It is obvious that to propose a problem better, one has to illustrate the problem well. RL generalization, as the survey indicated, is a class of problems. And here, we show two benchmark environments and their common experiment settings.

Procgen

Following Coinrun, OpenAI’s team proposed a new testing environment called procgen. Consisting of 16 games, the Procgen provides a convenient way to generate environments procedurally that share the same underlying logic and reward but are different in layout and rendering. All 16 games share the discrete action space of size 15 and 64x64x3 RGB observation.

To master any one of these environments, agents must learn a policy that is robust across all axes of variation.

In 2.2 of the paper, an experiment protocol is introduced. The authors chose PPO as the default algorithm. For hard mode Procgen, PPO is trained for 200M timesteps, while the 25M timesteps in easy mode are much less expensive in terms of GPU hours. Procgen can be used to test sample efficiency and generalization ability.

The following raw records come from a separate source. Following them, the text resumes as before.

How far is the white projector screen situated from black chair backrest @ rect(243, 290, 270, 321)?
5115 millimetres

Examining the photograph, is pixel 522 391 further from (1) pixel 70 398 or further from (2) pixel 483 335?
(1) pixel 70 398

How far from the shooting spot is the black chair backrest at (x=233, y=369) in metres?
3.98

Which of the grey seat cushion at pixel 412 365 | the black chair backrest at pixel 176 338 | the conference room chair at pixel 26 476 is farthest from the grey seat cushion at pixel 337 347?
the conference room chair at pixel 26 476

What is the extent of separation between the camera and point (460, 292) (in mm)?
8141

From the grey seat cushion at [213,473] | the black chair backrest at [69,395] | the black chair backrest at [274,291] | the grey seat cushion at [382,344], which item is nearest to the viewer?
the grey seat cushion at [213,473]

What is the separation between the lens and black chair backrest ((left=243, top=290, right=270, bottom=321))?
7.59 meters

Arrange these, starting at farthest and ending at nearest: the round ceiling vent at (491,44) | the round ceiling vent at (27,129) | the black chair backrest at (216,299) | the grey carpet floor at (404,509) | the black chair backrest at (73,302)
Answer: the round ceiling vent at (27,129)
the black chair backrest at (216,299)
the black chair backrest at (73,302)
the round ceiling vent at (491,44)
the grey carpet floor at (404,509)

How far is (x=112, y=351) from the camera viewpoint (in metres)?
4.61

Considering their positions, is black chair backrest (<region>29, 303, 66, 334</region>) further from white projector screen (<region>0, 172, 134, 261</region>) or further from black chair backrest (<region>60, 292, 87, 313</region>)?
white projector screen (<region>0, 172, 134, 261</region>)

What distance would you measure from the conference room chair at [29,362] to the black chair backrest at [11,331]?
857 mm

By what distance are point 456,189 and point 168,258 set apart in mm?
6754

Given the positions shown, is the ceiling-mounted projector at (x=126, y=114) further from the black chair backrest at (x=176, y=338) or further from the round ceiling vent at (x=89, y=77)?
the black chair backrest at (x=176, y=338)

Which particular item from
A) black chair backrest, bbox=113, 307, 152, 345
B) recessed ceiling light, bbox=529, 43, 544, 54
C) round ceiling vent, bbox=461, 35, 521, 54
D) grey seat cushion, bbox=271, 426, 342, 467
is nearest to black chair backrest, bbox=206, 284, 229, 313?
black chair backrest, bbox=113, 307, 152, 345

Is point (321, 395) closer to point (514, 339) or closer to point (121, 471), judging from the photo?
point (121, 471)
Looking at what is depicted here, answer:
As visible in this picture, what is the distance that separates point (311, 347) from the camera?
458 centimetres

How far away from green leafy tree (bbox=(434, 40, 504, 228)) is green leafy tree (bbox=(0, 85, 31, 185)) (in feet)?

When evaluating generalization, we train on a finite set of levels, and we test on the full distribution of levels. Unless otherwise specified, we use a training set of 500 levels to evaluate generalization in each environment. For easy difficulty environments, we recommend using training sets of 200 levels.

The authors further proposed a new setting of testing generalization, 500 Level Generalization, as the easy mode setting is still costly, and 500 is the number where generalization started to take effect.

Jumping Task

Compared with Procgen, jumping task is much lighter and less complicated. It is less popular but very cheap to run. The agent can only choose to ‘jump’ or ‘move right.’ The goal is to jump over an obstacle. The position of the obstacle varies in height and horizontal position, thus requiring generalization ability.

A training set shall be chosen(commonly of size 18) and test the generalization across the full distribution of the environment. As the position of an obstacle fully determines the environment, the performance, $\frac{task\ solved}{task\ number}$, varies as the training set varies.

Question

There are other environments for testing generalization, as RL generalization is a class of problems. The question remains how do we know or define, precisely, the requirement for generalization ability of different environments? After all, the same environment with different seeds may require a little generalization, the same environment with different colors (black-white to colorful) may require more, while the DMControl Suite and Procgen require even more generalization ability.